O governo federal deveria ter maior atenção e presença nas zonas de tríplice fronteira para dar mais efetividade no enfrentamento a problemas como o tráfico de armas e drogas. A avaliação é do prefeito de Tabatinga, Saul Bemerguy (PSD), cidade localizada na fronteira com o Peru e a Colômbia, que é palco, até o dia 13, de um exercício internacional de simulação de ajuda humanitária na Região Amazônica, o AmazonLog17, que teve início ontem com o atendimento médico à população. As informações são da Agência Brasil.
A região da tríplice fronteira, formada pelas cidades de Tabatinga, Letícia, na Colômbia, e Santa Rosa, no Peru, é considerada pelo governo brasileiro uma das principais rotas do tráfico de cocaína no Norte do país. Segundo o prefeito, a visibilidade que o município está conseguindo com o evento pode se traduzir em obras de infraestrutura para a cidade. Ele disse acreditar que o treinamento pode ajudar a divulgar as dificuldades que a cidade enfrenta.

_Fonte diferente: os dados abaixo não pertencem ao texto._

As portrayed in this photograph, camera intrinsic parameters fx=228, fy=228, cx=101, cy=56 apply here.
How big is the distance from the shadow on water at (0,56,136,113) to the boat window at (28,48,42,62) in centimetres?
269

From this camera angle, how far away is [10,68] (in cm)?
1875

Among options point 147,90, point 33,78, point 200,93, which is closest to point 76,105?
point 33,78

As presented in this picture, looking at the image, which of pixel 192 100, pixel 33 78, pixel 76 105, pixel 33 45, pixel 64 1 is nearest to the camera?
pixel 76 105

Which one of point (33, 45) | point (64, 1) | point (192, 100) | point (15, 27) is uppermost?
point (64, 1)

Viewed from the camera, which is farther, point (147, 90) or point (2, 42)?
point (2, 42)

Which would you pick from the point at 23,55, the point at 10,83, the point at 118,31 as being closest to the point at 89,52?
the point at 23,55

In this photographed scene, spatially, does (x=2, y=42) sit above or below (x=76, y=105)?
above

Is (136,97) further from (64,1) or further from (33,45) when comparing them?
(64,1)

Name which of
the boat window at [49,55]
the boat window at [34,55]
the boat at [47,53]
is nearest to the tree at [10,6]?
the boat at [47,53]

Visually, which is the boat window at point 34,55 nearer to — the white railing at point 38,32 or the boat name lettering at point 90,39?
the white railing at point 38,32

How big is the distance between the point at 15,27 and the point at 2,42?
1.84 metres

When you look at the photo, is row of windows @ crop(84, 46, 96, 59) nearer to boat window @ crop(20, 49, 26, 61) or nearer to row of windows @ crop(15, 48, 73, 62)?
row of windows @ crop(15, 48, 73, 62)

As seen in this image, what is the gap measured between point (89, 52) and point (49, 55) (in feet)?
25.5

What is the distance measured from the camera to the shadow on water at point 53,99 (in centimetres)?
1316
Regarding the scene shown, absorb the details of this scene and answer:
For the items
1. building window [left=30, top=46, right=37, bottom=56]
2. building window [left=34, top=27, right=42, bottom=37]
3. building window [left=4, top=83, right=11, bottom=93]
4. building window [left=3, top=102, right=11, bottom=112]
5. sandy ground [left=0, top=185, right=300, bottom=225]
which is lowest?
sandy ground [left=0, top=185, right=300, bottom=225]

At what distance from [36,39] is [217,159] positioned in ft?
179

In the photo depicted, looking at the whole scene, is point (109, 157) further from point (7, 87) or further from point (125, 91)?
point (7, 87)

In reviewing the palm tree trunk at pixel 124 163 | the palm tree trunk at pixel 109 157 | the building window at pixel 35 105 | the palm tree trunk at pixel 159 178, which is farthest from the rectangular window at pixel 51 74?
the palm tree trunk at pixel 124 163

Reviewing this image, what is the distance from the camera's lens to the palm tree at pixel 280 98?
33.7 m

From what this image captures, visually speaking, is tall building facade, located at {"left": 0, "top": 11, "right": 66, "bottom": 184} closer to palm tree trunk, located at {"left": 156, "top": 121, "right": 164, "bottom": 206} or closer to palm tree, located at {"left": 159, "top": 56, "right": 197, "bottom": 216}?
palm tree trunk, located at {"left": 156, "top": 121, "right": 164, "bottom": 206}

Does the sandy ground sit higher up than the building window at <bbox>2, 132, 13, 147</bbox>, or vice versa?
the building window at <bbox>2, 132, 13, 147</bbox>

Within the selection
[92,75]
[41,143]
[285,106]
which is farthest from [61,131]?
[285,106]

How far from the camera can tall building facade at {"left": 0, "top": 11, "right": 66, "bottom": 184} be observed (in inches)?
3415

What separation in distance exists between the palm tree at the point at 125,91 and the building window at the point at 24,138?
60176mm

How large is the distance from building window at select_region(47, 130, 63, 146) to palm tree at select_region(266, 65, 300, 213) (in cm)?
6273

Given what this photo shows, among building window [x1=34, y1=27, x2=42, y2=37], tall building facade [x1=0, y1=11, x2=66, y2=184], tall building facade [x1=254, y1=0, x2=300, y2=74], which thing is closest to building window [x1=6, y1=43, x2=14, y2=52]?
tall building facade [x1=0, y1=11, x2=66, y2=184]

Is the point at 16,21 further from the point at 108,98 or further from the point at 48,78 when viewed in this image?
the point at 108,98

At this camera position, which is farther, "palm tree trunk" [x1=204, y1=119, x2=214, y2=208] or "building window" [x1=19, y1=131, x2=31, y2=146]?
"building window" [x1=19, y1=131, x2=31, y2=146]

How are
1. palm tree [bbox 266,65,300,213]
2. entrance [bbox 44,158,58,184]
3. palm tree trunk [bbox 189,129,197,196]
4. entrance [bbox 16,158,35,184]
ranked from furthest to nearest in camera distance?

“O evento vai melhorar a nossa situação, eu acredito que pelo menos deve chamar mais atenção. E estamos preparados para divulgar o lado positivo e as nossas dificuldades”, disse.
Tabatinga fica distante cerca de 1,1 mil quilômetros de Manaus, onde só é possível chegar de barco ou avião. A cidade, com pouco mais de 60 mil habitantes, está localizada na tríplice fronteira com as cidades de Santa Rosa, no Peru, e Letícia, capital da província de Amazonas, na Colômbia.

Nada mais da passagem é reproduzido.